**Supplied text:**

++++++++++

• Handbook Language May Create Leave Rights Even If Employees Are Not Eligible For FMLA Leave
  • August 5, 2008
  • Law Firm: Ford & Harrison LLP - Atlanta Office
  • The Seventh Circuit recently held that an employer may be bound under state law to comply with the leave policy contained in its employee handbook, even though the employee seeking leave is not an eligible employee under the federal Family and Medical Leave Act (FMLA). See Peters v. Gilead Sciences, Inc. (7th Cir. July 14, 2008).

    Under the FMLA, eligible employees are those who have been employed for at least 12 months, have worked for at least 1,250 hours during the 12-month period immediately preceding the leave of absence, and work in an office or worksite at which 50 or more employees are employed. All employees within a 75-mile radius of the particular facility are counted to determine whether an employer has 50 or more employees.

    In Peters, the employee was not eligible for FMLA leave because he worked at a site that employed fewer than 50 employees in a 75-mile radius. However, he took two leaves of absence for work-related injuries and received letters, tracking language in the employee handbook, which stated:

    The Federal Family and Medical Leave Act (“FMLA”) went into effect August 5, 1993. The act grants eligible employees of covered employers up to twelve weeks of unpaid leave in a twelve month period to care for a newborn or adopted or foster child, to care for the seriously ill parent, child, or spouse of the employee, or to attend to the employee's own serious health condition. To be eligible for FMLA benefits, an employee must have worked for a covered employer for a total of 12 months and have worked at least 1,250 hours over the previous twelve months.

++++++++++

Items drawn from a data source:
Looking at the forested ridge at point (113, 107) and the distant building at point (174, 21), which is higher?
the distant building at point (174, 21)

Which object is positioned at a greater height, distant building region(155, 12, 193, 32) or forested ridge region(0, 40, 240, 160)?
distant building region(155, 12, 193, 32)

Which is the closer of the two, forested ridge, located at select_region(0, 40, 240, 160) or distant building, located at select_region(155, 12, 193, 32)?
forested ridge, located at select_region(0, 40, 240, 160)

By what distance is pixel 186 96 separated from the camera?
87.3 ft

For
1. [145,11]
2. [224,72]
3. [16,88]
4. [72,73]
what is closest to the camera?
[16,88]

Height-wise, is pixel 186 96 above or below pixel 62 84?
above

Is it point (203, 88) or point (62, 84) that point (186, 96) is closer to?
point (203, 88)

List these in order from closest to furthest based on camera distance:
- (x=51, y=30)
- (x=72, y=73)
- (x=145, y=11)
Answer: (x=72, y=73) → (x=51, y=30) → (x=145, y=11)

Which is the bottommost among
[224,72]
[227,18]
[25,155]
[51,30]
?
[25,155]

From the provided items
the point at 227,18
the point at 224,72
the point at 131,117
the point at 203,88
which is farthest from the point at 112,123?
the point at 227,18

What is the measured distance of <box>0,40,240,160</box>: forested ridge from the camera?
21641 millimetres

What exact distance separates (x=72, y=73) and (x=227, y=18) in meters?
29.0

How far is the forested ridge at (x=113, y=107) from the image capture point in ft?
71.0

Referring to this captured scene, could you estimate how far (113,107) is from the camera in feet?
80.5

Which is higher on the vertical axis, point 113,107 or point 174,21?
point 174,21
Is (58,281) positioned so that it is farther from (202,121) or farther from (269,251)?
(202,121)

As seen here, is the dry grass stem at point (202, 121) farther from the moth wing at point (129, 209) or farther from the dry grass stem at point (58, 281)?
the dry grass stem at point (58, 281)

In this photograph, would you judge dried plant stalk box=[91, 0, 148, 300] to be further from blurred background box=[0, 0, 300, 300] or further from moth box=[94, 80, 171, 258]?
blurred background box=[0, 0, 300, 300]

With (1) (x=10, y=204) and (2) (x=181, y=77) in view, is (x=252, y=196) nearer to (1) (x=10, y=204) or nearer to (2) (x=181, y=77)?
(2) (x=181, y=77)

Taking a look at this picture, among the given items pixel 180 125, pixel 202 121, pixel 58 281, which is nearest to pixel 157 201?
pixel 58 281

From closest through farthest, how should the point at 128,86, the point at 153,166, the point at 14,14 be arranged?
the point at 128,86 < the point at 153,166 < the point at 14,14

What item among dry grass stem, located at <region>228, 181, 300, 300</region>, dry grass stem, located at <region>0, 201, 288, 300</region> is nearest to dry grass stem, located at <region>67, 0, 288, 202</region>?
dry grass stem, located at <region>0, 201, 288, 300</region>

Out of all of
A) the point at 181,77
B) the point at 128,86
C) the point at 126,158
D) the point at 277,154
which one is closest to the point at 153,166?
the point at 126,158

++++++++++

**Activity:** Pick up the article on handbook leave language and FMLA eligibility after its final sentence, and continue writing it.

**Written response:**
    You will retain your employee status during the period of your FMLA Leave. This includes accrual of tenure and vacation, in addition to continued health benefits coverage. You will be guaranteed reinstatement in your position, or equivalent position, if you return to work by the time your FMLA leave expires.

    The letters also provided the start date of the leaves and when Peters would be required to return to work to be guaranteed reinstatement.

    Additionally, the eligibility provision of the employer’s policy stated that all employees who had been employed by the company for at least 12 months and had worked 1,250 hours during the 12 months preceding the commencement of leave would be granted 12 weeks of family and medical leave and would be reinstated to the same or an equivalent position upon returning from leave. The handbook did not contain the exclusion found in the FMLA for worksites employing fewer than 50 employees in a 75-mile radius.

    When Peters attempted to return from his second leave, he was denied reinstatement to his prior position; however, the employer offered him a different position. Peters declined this position and was discharged. Peters sued in federal court, alleging violations of state law as well the FMLA. The employer defended the FMLA allegations on the grounds that Peters was ineligible for FMLA leave under the 50-employee/75-mile radius exclusion.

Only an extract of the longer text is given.